Big Blue is currently working with the University of Pennsylvania on this project, which is essentially a large distributed computer that delivers computing resources as a service over the Internet. Ideally, the grid would allow thousands of hospitals to store mammograms in digital form, as well as provide analytical tools that help physicians diagnose individual cases and identify cancer "clusters" in the population.

It will also give medical personnel rapid access to patient records and help cut costs by reducing the call for expensive film X-rays. Hospitals would be connected to the grid via secure Internet portals that allow physicians to upload, download and analyze digitized X-ray data.

Dr. Robert Hollebeek, director of the university's National Scalable Cluster Lab, said this could save medical personnel considerable time.

"Once a patient's mammograms are loaded into the system, they can be evaluated with powerful tools that isolate abnormalities very quickly by comparing current X-rays with those from previous years," Hollebeek said. "Traditional film X-rays of individual patients are often scattered among various medical facilities, making them hard to find when needed. This Grid will help ensure that all of a patient's vital data is provided to authorized physicians very quickly, efficiently and securely."

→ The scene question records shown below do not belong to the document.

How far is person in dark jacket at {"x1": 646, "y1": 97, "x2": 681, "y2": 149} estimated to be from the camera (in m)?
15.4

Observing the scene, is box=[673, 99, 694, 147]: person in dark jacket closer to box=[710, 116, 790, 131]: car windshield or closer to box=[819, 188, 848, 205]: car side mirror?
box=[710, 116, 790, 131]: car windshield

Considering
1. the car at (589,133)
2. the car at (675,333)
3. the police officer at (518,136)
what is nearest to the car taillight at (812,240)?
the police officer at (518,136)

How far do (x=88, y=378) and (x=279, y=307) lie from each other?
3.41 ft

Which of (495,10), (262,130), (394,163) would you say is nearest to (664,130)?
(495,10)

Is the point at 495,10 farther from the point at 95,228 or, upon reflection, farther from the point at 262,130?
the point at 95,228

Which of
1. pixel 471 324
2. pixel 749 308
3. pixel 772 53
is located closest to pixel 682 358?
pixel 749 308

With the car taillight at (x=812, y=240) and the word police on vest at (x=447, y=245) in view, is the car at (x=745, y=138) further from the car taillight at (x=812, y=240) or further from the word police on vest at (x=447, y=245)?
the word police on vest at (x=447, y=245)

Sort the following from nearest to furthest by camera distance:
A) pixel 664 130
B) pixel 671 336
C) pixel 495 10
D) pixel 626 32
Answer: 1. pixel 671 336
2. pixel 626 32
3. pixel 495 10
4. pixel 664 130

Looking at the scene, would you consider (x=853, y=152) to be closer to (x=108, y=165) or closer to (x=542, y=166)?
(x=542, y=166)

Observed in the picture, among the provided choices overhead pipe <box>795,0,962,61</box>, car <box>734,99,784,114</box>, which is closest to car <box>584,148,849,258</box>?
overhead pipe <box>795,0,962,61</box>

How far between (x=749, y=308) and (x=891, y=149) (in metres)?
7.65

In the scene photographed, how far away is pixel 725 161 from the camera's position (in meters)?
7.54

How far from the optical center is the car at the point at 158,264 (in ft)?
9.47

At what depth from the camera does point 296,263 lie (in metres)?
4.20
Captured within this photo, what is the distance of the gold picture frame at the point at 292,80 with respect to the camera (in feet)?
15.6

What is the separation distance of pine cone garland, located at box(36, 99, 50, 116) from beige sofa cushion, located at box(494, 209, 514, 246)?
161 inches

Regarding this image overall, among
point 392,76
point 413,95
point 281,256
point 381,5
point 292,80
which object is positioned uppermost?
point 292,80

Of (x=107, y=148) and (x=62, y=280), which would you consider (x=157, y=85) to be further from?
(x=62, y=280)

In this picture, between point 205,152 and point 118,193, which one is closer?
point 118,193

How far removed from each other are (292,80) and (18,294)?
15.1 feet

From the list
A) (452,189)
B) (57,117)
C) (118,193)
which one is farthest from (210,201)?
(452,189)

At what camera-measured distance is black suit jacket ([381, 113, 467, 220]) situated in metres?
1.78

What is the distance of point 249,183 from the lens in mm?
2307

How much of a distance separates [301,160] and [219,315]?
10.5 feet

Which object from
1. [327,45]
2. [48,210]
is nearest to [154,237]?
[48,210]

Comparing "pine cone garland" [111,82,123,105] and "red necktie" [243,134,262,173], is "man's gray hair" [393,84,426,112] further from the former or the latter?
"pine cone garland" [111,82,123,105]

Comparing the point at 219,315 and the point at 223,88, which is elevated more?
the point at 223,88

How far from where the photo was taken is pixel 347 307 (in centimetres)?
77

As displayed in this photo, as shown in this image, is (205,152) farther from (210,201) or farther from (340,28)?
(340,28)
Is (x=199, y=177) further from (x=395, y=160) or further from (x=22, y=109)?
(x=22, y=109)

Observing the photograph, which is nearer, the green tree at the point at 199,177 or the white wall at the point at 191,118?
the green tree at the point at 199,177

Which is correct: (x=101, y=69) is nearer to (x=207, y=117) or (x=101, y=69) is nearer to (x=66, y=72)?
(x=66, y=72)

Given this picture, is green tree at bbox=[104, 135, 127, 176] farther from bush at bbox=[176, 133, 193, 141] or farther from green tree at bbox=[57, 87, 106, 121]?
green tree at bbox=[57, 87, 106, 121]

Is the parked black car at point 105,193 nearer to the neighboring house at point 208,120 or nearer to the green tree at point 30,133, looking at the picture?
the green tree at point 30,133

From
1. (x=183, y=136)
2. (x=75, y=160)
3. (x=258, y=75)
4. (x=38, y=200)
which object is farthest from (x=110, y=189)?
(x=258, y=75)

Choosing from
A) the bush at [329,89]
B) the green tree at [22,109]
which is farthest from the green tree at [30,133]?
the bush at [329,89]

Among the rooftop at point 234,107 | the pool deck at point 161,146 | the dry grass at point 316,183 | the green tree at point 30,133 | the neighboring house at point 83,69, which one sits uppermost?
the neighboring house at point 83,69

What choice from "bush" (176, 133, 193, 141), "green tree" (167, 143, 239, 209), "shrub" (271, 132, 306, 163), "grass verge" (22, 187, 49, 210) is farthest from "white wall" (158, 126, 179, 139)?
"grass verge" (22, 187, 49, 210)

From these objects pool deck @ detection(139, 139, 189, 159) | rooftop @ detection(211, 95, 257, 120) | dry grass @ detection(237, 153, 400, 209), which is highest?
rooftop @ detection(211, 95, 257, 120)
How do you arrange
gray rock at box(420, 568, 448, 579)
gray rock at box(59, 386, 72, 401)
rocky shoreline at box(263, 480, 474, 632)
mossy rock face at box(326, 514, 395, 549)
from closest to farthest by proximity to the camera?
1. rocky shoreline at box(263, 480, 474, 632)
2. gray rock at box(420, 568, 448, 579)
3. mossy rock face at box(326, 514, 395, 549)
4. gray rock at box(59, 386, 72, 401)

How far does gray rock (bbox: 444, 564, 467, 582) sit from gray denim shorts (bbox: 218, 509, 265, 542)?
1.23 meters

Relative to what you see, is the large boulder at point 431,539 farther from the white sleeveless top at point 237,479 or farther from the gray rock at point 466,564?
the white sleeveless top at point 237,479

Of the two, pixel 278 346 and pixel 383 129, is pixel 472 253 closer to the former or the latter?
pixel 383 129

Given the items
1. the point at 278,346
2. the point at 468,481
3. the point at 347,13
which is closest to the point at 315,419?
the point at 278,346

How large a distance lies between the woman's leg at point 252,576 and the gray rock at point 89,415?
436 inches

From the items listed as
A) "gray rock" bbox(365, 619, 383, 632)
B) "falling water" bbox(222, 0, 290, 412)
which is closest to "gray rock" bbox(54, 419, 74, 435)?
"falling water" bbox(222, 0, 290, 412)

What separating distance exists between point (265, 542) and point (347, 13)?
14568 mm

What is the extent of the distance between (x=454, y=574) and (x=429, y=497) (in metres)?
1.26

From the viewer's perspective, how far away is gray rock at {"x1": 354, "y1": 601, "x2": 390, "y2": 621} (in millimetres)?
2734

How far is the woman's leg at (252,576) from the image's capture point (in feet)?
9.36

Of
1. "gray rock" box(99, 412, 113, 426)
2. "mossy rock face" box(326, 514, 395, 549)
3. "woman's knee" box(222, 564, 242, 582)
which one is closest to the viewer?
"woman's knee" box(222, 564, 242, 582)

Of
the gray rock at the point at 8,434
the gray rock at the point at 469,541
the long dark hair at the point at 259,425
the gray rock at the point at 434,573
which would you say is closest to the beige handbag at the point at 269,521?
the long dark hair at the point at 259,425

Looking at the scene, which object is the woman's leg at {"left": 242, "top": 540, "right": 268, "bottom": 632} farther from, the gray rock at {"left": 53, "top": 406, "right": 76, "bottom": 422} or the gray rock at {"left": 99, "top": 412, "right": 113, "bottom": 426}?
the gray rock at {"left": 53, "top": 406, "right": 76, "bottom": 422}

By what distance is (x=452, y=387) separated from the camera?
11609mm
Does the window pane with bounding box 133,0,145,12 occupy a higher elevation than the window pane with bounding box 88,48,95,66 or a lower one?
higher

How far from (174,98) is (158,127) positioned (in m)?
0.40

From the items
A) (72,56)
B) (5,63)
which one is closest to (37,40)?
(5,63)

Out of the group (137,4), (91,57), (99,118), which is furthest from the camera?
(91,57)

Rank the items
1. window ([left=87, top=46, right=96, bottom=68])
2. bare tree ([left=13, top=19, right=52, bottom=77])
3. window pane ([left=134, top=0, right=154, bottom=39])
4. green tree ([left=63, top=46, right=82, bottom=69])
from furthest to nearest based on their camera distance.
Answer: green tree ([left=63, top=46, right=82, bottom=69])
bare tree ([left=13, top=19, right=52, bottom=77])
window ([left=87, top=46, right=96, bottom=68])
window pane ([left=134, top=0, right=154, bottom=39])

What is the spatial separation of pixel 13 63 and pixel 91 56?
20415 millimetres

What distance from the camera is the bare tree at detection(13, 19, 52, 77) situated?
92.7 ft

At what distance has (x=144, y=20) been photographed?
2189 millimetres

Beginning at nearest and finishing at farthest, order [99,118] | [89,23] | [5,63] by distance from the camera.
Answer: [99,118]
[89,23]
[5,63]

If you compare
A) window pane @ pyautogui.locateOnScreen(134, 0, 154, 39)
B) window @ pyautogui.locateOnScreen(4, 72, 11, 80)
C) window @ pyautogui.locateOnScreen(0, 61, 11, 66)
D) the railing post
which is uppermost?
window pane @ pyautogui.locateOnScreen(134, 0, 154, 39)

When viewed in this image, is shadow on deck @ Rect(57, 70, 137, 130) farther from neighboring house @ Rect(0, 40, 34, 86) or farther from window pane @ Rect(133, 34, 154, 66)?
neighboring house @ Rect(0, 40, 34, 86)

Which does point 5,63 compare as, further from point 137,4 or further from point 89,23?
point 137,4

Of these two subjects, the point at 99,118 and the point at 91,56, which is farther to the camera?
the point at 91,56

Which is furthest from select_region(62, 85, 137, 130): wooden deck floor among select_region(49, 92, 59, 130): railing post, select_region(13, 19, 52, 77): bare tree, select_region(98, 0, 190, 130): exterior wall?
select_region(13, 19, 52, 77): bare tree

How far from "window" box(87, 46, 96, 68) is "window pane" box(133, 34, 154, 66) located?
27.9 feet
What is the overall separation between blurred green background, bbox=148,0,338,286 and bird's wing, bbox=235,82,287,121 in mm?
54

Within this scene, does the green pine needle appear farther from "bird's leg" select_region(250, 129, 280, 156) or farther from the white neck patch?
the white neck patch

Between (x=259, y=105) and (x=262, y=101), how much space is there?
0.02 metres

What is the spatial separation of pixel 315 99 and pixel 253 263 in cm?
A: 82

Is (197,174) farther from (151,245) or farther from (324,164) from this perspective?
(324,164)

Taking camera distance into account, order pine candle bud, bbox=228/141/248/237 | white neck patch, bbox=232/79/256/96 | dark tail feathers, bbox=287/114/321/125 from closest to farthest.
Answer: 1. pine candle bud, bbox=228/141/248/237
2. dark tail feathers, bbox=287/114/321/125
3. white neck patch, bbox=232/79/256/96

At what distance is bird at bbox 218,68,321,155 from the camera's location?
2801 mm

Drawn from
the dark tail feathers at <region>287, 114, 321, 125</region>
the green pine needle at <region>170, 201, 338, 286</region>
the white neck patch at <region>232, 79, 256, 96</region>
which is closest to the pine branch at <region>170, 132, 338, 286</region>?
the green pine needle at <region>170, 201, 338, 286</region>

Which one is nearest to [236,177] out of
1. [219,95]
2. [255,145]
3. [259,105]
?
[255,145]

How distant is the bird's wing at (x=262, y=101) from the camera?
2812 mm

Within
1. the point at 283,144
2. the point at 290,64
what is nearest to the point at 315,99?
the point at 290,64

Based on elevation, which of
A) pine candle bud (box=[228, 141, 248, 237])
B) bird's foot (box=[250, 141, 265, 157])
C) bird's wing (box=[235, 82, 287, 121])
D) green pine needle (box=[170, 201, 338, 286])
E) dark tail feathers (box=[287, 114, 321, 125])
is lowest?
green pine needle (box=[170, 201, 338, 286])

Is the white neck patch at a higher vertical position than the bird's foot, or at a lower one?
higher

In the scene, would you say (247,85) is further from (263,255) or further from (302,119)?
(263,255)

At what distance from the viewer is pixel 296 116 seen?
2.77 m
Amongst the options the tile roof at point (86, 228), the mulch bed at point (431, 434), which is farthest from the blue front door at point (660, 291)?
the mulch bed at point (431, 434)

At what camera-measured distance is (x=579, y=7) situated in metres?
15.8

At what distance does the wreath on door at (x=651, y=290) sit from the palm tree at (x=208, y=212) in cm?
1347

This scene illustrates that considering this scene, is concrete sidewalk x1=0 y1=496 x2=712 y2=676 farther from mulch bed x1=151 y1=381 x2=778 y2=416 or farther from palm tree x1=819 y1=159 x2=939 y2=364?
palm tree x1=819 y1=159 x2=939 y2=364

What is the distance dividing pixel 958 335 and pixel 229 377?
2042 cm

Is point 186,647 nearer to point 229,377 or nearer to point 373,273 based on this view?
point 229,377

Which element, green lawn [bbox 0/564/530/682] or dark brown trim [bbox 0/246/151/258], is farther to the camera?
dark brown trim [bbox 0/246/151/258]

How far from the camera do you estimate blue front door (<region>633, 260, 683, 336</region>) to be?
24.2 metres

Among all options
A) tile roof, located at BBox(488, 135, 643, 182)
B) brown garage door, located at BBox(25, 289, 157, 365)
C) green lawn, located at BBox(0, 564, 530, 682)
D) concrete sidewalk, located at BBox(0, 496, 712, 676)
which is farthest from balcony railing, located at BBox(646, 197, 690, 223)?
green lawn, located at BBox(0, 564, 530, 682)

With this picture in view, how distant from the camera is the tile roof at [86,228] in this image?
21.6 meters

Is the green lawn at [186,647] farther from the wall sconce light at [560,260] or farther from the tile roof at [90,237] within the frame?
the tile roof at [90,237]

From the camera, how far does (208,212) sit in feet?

Funded by the National Library of Medicine, the University of Pennsylvania Grid, now connects collegiate hospitals such as the University of Pennsylvania, University of Chicago, University of North Carolina, and the Sunnybrook and Women's College Hospital in Toronto.

The machine is built with a three-tier architecture that relies on IBM's eServer and open protocols from Globus. Each hospital which chooses to employ the grid is equipped with a portal consisting of two IBM eServer xSeries systems. One xSeries machine serves as a repository for the digital data; the other is a link to the Internet.

When the medical data is loaded into the portal, it shoots to a metropolitan hub in the form of an IBM eServer Cluster 1600 UNIX system. And when the grid is completely deployed, data from several hubs will be funneled to a powerful regional hub, which is now being powered with an IBM eServer 1300 Linux system.

IBM has been busy in the grid computing arena in the past year; it was tabbed to help build the North Carolina Bioinformatics Grid earlier this month, while this past August it agreed to build what could potentially be the world's most powerful computing grid, forged with an interconnected series of Linux clusters capable of processing 13.6 trillion calculations per second. This "Distributed Terascale Facility" (DTF) would allow scientists around the country to share computing resources.